Reverse indexing

By default, TripleLite builds a single index mapping subjects to their predicates and objects (SPO). Queries that start from a subject are a dictionary lookup. Queries that start from an object scan the entire graph.

Passing reverse_index_predicates at construction time adds a second index that maps predicates and objects back to subjects (POS). This makes subjects() a direct lookup instead of a scan, at the cost of roughly doubling memory and slowing down writes.

Two modes:

from triplelite import TripleLite, RDFTerm

FRBR_PART_OF = "http://purl.org/vocab/frbr/core#partOf"
RDF_TYPE = "http://www.w3.org/1999/02/22-rdf-syntax-ns#type"

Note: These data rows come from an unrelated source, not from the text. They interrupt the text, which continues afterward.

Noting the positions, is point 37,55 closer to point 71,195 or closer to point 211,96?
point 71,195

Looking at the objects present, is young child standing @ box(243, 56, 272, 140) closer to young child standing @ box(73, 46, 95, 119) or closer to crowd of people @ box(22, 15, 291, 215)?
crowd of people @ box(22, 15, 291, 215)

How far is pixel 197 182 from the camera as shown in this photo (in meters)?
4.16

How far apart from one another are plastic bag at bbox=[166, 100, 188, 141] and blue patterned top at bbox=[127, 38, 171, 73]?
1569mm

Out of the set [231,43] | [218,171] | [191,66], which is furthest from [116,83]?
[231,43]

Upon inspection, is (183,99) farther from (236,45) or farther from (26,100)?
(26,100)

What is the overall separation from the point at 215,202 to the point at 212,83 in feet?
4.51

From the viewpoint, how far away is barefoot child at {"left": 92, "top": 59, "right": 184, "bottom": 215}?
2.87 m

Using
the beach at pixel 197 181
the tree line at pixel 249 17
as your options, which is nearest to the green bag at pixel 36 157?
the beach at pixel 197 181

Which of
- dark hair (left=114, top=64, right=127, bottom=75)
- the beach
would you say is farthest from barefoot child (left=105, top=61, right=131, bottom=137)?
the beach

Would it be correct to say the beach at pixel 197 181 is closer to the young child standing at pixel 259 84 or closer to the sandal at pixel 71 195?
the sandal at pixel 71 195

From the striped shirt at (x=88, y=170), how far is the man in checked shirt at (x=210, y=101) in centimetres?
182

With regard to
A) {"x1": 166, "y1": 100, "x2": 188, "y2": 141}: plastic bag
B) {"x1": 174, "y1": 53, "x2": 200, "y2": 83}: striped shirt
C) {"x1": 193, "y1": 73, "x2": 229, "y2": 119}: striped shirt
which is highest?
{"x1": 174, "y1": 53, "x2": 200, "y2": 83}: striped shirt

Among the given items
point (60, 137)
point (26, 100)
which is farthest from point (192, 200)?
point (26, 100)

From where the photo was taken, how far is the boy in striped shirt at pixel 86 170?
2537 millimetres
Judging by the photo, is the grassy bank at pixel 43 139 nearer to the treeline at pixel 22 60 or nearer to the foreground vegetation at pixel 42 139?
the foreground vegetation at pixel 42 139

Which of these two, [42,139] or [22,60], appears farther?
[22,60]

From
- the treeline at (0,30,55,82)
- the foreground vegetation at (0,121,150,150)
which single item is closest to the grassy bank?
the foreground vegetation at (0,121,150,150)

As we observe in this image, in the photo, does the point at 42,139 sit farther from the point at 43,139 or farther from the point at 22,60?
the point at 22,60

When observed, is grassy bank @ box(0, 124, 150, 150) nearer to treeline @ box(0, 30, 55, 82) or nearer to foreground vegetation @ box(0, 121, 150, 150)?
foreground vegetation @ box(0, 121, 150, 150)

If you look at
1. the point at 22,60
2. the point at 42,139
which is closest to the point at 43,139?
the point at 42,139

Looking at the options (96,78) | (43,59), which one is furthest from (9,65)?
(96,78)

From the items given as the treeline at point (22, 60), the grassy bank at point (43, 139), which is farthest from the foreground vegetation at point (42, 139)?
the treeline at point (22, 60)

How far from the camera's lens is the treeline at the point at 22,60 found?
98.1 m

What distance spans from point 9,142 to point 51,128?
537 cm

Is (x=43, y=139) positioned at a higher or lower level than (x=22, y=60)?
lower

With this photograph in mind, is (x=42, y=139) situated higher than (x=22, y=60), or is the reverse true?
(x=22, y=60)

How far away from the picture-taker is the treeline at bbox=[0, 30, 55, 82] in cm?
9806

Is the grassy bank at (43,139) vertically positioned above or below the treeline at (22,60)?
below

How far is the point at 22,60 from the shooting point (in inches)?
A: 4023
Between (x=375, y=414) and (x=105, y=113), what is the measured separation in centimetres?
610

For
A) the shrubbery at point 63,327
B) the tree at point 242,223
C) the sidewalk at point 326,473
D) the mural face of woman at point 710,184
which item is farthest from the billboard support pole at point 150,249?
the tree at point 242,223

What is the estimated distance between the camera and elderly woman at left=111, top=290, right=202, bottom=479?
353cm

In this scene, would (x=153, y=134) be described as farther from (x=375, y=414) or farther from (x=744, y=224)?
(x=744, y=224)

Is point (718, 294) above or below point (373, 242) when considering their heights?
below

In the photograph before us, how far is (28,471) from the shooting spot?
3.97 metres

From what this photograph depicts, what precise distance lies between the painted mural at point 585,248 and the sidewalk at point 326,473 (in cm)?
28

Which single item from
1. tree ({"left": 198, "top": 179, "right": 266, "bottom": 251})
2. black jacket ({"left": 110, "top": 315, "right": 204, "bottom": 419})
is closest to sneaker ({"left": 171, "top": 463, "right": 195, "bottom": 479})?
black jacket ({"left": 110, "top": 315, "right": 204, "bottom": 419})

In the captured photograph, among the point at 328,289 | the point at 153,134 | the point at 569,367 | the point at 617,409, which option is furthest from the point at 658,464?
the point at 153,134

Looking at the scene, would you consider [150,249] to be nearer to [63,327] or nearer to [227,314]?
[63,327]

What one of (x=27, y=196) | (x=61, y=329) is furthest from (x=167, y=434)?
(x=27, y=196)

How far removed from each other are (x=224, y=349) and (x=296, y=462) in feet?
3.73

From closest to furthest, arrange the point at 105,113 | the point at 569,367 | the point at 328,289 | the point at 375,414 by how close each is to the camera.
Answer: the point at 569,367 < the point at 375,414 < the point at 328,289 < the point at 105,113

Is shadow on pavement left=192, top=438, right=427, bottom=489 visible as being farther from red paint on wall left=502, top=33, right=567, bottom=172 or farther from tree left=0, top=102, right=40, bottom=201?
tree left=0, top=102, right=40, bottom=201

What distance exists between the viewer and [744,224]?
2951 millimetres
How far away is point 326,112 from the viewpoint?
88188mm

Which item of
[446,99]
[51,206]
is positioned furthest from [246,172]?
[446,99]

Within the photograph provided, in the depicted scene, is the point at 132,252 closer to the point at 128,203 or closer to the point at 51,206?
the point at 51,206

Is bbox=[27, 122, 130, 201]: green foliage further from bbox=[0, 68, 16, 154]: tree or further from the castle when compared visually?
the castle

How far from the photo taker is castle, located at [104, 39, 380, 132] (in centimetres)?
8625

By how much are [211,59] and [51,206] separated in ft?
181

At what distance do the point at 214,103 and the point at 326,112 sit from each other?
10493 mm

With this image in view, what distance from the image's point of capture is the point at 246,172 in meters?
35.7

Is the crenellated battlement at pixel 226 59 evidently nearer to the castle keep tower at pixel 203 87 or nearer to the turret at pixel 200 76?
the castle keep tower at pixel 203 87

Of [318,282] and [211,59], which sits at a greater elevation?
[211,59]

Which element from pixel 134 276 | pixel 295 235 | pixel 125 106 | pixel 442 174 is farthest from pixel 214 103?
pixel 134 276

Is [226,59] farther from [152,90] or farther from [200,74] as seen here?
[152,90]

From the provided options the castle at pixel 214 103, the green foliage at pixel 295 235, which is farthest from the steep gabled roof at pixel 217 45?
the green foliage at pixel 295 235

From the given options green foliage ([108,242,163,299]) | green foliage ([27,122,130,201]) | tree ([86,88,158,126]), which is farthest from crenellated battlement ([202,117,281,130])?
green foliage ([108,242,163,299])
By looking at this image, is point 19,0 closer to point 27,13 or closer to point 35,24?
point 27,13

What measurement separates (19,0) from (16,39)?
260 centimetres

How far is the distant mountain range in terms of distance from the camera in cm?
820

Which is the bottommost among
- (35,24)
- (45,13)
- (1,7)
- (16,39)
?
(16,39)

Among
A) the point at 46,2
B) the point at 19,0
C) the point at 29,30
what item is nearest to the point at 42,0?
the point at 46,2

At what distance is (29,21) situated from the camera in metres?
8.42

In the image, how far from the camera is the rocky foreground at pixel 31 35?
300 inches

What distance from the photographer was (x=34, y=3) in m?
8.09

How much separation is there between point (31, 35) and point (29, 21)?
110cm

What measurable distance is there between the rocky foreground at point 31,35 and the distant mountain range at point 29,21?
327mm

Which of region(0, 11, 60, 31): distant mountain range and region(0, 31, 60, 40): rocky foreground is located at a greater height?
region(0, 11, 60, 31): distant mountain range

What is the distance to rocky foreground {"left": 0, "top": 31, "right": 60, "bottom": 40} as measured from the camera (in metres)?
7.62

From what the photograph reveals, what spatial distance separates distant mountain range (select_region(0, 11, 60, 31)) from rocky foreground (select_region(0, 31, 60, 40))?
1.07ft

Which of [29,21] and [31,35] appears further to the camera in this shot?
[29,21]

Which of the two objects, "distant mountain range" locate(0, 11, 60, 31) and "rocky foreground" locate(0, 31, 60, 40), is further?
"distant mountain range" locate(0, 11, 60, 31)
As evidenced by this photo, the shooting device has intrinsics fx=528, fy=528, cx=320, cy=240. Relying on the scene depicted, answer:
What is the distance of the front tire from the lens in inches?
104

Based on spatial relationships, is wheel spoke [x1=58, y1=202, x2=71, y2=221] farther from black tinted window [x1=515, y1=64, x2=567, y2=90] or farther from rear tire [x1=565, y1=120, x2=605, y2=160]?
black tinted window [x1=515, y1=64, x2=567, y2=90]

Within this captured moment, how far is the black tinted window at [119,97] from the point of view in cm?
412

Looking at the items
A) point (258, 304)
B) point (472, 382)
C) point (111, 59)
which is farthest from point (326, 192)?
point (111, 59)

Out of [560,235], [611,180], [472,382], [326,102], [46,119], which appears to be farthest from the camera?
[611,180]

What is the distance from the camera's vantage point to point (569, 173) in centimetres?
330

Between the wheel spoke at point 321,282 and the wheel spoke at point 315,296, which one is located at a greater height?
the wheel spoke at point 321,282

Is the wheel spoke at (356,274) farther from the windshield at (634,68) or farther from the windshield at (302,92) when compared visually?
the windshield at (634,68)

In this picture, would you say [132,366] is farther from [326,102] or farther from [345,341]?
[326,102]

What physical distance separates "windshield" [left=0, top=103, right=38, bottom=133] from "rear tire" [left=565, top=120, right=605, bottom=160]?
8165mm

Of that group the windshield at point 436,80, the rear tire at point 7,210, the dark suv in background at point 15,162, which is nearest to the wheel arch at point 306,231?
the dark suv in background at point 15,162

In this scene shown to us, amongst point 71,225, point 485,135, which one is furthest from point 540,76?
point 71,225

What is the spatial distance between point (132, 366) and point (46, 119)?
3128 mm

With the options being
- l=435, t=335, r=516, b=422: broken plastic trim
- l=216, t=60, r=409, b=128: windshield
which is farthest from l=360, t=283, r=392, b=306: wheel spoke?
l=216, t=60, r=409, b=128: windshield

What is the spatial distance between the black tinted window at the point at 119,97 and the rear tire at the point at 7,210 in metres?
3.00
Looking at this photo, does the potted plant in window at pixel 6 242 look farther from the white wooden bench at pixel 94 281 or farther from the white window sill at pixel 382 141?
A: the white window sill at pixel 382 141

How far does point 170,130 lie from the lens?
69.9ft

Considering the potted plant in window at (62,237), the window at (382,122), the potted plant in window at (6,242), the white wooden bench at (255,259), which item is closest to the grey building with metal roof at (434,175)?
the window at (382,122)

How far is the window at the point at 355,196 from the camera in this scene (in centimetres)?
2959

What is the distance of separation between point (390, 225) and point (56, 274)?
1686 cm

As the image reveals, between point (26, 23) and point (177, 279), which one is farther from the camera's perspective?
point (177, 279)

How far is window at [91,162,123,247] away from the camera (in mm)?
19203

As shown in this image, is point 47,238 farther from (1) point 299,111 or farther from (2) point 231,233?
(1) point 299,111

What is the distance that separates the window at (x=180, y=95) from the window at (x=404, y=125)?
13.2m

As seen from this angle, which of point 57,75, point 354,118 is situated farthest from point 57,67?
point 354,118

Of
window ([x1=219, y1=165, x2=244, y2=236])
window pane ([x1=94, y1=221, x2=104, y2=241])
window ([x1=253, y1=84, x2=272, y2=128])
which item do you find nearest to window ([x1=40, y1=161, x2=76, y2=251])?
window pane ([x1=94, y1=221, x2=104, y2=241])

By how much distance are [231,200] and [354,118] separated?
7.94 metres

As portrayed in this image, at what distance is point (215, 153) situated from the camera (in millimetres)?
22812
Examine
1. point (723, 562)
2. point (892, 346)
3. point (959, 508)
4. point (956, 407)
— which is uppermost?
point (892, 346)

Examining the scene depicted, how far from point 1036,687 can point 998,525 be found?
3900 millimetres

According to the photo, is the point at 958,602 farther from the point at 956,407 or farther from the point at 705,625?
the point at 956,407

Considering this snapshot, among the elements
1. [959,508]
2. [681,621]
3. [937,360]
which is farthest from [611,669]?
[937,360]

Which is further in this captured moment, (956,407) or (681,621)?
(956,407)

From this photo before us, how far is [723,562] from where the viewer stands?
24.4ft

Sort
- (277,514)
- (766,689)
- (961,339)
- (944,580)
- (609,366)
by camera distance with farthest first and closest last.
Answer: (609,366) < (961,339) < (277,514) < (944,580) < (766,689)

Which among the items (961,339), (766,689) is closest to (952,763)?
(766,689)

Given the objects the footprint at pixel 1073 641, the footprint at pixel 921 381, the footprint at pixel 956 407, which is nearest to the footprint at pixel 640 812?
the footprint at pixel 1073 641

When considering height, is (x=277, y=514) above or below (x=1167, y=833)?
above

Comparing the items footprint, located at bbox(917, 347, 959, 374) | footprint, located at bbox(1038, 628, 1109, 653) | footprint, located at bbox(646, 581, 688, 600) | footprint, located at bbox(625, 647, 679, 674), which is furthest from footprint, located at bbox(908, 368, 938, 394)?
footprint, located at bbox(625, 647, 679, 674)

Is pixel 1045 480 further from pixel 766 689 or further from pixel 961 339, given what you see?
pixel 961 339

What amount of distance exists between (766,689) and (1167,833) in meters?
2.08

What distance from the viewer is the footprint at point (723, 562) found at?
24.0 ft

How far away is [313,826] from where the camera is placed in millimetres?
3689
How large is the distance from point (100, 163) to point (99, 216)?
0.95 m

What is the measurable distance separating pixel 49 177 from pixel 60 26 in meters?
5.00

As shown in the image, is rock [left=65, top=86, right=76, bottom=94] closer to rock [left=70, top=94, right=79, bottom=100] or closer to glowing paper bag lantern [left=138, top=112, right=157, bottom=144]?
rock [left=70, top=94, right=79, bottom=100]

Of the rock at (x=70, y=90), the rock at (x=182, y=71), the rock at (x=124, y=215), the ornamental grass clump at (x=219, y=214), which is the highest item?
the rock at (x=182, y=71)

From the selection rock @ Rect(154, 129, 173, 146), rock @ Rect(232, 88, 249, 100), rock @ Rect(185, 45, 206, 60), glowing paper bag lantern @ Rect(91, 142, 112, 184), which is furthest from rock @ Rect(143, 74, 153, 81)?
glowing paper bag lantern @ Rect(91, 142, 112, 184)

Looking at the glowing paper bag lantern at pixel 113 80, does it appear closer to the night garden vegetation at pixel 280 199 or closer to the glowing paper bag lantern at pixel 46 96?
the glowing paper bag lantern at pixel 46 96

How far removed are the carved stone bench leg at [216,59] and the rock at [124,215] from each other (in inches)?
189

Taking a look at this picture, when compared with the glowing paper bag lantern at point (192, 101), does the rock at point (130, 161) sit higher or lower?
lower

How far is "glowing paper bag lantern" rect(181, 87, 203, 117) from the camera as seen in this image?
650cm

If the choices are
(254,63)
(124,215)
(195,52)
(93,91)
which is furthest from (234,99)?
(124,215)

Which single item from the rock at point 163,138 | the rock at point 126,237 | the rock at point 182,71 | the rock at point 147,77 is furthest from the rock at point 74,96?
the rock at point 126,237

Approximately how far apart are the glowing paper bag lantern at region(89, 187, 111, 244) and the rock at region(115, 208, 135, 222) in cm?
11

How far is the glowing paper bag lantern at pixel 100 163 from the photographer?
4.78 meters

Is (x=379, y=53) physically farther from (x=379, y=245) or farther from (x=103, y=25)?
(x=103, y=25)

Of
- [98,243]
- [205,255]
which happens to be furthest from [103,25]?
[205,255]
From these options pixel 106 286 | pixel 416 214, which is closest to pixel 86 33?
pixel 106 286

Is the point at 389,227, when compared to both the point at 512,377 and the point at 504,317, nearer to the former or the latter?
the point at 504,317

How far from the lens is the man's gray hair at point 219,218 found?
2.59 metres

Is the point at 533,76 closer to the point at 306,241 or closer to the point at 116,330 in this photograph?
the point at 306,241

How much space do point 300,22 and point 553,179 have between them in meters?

# Index only the predicates you query by object
g = TripleLite(reverse_index_predicates=frozenset({FRBR_PART_OF, RDF_TYPE}))

# Index every predicate (empty frozenset = all)
g = TripleLite(reverse_index_predicates=frozenset())

Selective indexing is the typical choice. If you load a scholarly graph and need to answer “which articles belong to this journal?”, index frbr:partOf. If you also need “which resources are journal articles?”, add rdf:type. Everything else stays in SPO only.

The index must be set at construction time. Triples added before the index is configured are not retroactively indexed.

Example: finding articles in a journal

from triplelite import TripleLite, RDFTerm

FABIO = "http://purl.org/spar/fabio/"
FRBR = "http://purl.org/vocab/frbr/core#"
RDF_TYPE = "http://www.w3.org/1999/02/22-rdf-syntax-ns#type"
OC = "https://w3id.org/oc/meta/"

g = TripleLite(reverse_index_predicates=frozenset({f"{FRBR}partOf"}))

journal = f"{OC}br/062501778099"
for omid in ("062501777134", "062504927381", "062507283910"):
    article = f"{OC}br/{omid}"
    g.add((article, RDF_TYPE, RDFTerm("uri", f"{FABIO}JournalArticle")))
    g.add((article, f"{FRBR}partOf", RDFTerm("uri", journal)))

# Direct lookup via reverse index, no scan
for s in g.subjects(predicate=f"{FRBR}partOf",
                    object=RDFTerm("uri", journal)):
    print(s)